(The request)
Can you retype, unchanged, the lines from the one containing "Among (A) the" through the one containing "220 centimetres", with both of those lines included?

(Exercise input)
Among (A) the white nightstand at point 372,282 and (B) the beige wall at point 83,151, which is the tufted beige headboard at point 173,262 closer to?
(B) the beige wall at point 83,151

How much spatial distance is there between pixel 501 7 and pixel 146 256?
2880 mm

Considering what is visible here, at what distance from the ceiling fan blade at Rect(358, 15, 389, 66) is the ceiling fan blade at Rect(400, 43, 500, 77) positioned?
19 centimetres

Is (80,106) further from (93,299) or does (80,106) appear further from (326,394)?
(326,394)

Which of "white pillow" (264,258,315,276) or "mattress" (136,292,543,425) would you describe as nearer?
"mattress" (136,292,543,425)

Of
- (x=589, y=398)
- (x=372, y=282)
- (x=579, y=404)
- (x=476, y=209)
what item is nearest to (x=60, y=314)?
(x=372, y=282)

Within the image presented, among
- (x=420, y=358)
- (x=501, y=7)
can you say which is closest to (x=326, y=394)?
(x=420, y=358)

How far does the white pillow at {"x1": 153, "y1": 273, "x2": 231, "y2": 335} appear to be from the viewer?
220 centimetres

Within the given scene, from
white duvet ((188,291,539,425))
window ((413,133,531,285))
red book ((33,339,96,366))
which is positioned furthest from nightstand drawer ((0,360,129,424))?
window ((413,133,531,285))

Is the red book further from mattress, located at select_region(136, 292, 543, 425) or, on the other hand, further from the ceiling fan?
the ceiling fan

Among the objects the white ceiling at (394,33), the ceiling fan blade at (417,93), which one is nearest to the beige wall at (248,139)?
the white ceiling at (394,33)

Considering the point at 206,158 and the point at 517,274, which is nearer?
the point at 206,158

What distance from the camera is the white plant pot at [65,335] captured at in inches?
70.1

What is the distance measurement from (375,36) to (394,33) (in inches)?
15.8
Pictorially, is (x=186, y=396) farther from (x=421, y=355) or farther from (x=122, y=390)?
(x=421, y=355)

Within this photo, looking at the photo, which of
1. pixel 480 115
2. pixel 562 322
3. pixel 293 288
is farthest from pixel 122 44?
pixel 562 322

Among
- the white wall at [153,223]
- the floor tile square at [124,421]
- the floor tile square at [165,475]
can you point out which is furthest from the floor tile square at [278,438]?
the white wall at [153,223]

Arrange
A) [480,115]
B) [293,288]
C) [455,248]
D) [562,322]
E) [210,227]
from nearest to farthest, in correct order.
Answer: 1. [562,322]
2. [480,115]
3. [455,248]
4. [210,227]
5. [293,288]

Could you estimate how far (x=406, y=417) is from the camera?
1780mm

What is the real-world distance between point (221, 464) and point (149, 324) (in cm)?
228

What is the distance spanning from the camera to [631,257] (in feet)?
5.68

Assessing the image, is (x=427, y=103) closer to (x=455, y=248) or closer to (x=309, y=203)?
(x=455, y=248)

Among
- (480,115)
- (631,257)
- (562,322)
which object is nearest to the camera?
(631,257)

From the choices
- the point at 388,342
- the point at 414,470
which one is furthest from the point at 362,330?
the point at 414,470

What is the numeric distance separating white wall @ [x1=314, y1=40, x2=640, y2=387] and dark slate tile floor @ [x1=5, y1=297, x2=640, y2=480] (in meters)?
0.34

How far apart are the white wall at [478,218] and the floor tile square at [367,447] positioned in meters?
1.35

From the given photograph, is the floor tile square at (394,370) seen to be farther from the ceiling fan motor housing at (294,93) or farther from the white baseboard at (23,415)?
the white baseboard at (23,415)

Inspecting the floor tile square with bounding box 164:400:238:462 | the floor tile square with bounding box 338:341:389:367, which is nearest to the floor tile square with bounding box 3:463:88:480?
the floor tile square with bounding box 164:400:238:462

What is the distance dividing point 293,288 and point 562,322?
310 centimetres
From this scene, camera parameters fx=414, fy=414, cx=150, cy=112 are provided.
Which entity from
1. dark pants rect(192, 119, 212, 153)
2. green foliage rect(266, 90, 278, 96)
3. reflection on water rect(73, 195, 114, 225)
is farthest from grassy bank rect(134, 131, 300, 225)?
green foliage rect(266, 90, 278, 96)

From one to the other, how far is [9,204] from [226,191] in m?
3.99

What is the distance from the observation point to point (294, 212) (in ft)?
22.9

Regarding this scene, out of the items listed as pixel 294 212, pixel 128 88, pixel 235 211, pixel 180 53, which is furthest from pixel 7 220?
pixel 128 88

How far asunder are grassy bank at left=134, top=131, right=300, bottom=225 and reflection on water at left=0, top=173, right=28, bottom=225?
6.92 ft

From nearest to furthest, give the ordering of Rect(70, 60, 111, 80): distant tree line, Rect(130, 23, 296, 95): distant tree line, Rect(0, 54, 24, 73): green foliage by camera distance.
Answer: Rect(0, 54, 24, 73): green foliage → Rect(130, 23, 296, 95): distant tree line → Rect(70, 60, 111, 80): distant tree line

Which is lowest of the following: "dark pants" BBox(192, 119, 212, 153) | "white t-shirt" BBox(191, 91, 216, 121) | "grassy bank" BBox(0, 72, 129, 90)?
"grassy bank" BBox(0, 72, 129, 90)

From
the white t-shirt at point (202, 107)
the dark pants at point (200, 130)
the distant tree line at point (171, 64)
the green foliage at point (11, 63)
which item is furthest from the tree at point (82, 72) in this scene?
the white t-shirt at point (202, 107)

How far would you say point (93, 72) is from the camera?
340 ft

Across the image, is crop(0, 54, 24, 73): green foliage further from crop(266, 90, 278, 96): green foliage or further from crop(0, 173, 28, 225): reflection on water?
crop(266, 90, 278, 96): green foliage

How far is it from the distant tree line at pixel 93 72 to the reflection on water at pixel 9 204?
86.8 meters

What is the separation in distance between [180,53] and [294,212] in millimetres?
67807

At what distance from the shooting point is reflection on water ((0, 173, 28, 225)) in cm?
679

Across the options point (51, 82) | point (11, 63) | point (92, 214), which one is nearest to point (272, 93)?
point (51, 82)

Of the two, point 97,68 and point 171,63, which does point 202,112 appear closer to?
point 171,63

--

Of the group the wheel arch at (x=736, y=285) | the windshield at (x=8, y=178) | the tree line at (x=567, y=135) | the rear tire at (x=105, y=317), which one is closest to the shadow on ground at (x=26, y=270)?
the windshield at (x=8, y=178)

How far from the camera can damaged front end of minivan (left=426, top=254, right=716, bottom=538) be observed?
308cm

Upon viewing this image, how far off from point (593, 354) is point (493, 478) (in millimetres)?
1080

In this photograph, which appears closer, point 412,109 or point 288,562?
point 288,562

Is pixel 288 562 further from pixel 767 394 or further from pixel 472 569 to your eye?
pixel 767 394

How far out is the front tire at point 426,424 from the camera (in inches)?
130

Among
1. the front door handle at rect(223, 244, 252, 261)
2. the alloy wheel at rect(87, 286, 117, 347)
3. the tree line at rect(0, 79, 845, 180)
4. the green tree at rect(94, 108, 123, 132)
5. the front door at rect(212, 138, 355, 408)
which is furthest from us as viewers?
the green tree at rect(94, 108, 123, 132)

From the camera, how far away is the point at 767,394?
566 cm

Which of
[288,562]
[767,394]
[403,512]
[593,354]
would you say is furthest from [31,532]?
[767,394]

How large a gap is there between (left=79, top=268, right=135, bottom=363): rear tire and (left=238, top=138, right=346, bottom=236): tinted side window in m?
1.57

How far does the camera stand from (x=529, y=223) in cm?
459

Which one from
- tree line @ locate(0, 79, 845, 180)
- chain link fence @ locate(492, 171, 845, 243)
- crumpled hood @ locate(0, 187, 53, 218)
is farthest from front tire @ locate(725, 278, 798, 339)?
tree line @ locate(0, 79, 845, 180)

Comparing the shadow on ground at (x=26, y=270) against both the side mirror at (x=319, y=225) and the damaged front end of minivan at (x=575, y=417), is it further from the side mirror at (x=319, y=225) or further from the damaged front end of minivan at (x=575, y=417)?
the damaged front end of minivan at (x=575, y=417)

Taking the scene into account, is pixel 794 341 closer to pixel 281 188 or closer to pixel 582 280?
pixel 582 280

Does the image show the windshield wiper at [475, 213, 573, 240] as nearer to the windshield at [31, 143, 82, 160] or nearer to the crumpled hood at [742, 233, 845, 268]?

(Exercise answer)
Among (A) the white nightstand at point 372,282 and (B) the beige wall at point 83,151, which is the tufted beige headboard at point 173,262 closer to?
(B) the beige wall at point 83,151

How much spatial distance is there between pixel 501 7 and pixel 146 256?
2880 mm

Considering what is visible here, at what distance from the ceiling fan blade at Rect(358, 15, 389, 66) is the ceiling fan blade at Rect(400, 43, 500, 77) positioned?
19 centimetres

Is (80,106) further from (93,299) or does (80,106) appear further from (326,394)?
(326,394)

Which of "white pillow" (264,258,315,276) or "mattress" (136,292,543,425) would you describe as nearer?
"mattress" (136,292,543,425)

Of
- (x=589, y=398)
- (x=372, y=282)
- (x=579, y=404)
- (x=476, y=209)
what item is nearest to (x=60, y=314)?
(x=372, y=282)

Within the image presented, among
- (x=420, y=358)
- (x=501, y=7)
can you say which is closest to (x=326, y=394)?
(x=420, y=358)

How far does the white pillow at {"x1": 153, "y1": 273, "x2": 231, "y2": 335} appear to be from the viewer?
220 centimetres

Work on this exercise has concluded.